## Quoted passage

▼

|
Background
Buses are the backbone of many public transport systems around the world.
Until now, the baseline bus in most parts of the world has been a dieselpowered
12-m (40-ft) long bus. Now the spectrum of technology options for
buses is increasing, both regarding vehicle technology (advanced diesel
technology, hybridization, lightweight designs, etc.) and fuels (sulfur-free
diesel, biofuels, synthetic fuels, gaseous fuels, etc.). CNG buses have been
around for a while, and now several manufacturers are offering hybrid
buses. The procurement or delivery of bus services is often handled by
municipalities or the state in a centralized manner. As the service life of
buses is as long as 20 years, solid data on the performance of new
technology are needed.
Purpose and Objectives
It is obvious that the spectrum of vehicle and fuel technologies is widening,
not closing in. This poses a challenge to decision makers at all levels of
decision making: governments, local authorities, and fleet operators. Both
when setting policies and when procuring new vehicles, the following
questions must be confronted:
- Which technology or fuel/technology combination gives the best overall
energy efficiency?
- Which technology or combination yields the lowest overall greenhouse
gas (GHG) emissions?
- Which technology or combination is best for reduced local emissions
and improved urban air quality?
- Which option provides the best overall cost efficiency for reduction of
GHG emissions as well as local emissions?
- Which clean fuel options can be implemented for existing vehicle
fleets?
The objective of the task was to bring together the expertise of IEAs
transport-related implementing agreements to access reliable information on
overall energy efficiency, emissions, and costs (both direct and indirect ) of
various technology options for buses. The technology options vary with
respect to engine technology, powertrain technology, and fuels. The
outcome of the task will be unbiased and provide solid IEA-sanctioned data
for use by policy- and decision-makers responsible for public transport using
buses.

▲

## Given records
▼

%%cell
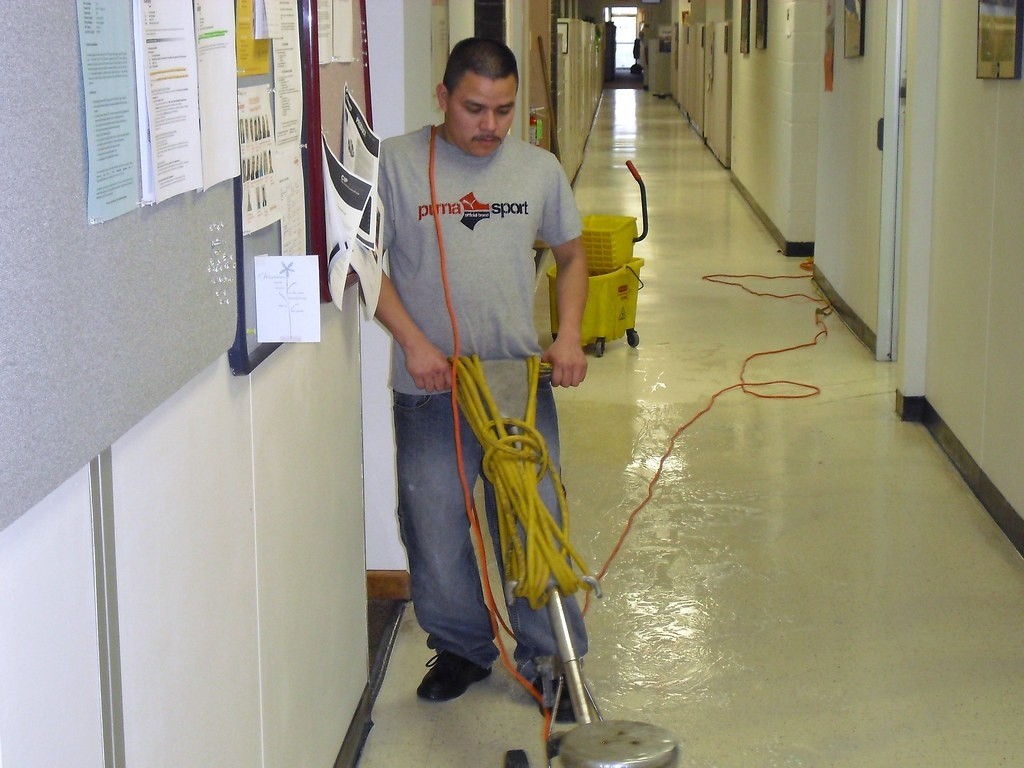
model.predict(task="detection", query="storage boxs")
[576,216,638,272]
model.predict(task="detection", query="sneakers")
[533,673,577,723]
[417,651,492,701]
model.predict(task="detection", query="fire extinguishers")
[529,105,545,147]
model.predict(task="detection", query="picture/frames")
[557,21,568,54]
[754,0,767,49]
[976,0,1024,80]
[843,0,866,59]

▲

## The tasks
**1)** Condense the paragraph of the bus technology passage that begins "Buses are the backbone" into a shorter version that keeps its main facts.
**2)** Go on with the bus technology passage, starting after its final sentence.
The records have no connection to the bus technology passage.

## Answers
**1)** Buses are central to many public transport systems. The standard bus in most places has been a 12-m (40-ft) diesel model. Options are now widening in vehicle technology, such as advanced diesel, hybridization and lightweight designs, and in fuels, such as sulfur-free diesel, biofuels, synthetic fuels and gaseous fuels. CNG buses are already established, and several manufacturers now offer hybrids. Municipalities or the state often handle bus procurement centrally, and buses can stay in service for up to 20 years, so solid performance data on new technology are needed.

**2)**
Activities
Two Implementing Agreements, namely, AMF and Bioenergy, were the
lead partners in this exercise. These two Implementing Agreements formed
projects (Annex of Tasks) to carry out the overall project:
- AMF: Annex 37
- Bioenergy: Task 41/Project 3
In addition, all IEA transport-related Implementing Agreements were asked
to submit outlook reports (timeline 2020) of their respective technologies.
The project comprised four major parts: well-to-tank (WTT) assessment of
alternative fuel pathways, assessment of bus end-use (tank-to-wheel, TTW)
performance, and combination of WTT and TTW data into well-to-wheel
(WTW) data and cost assessment, including indirect as well as direct costs.
The project was a combination of cost and task sharing.
Experts at Argonne National Laboratory, Natural Resources Canada, and
VTT worked on the WTT part. Different fuel options were evaluated using
RED (EU), GHGenius (Canada), and GREET (U.S.) methodology. In the
TTW part Environment Canada and VTT generated emission and fuel
consumption data by running 21 different buses on chassis dynamometers,
generating data for some 180 combinations of vehicle, fuel, and driving
cycle. The TTW work was topped up by on-road measurements (AVL MTC) as well as some engine dynamometer work (von Thόnen
Institute).
In vehicle and engine testing, the following fuels diesel and diesel
substitutes were covered:
- conventional diesel fuel
- diesel fuels from unconventional fossil sources (natural gas, oil sandderived
fuels)
- biodiesel fuels (methyl esters as well as hydrotreated vegetable oils)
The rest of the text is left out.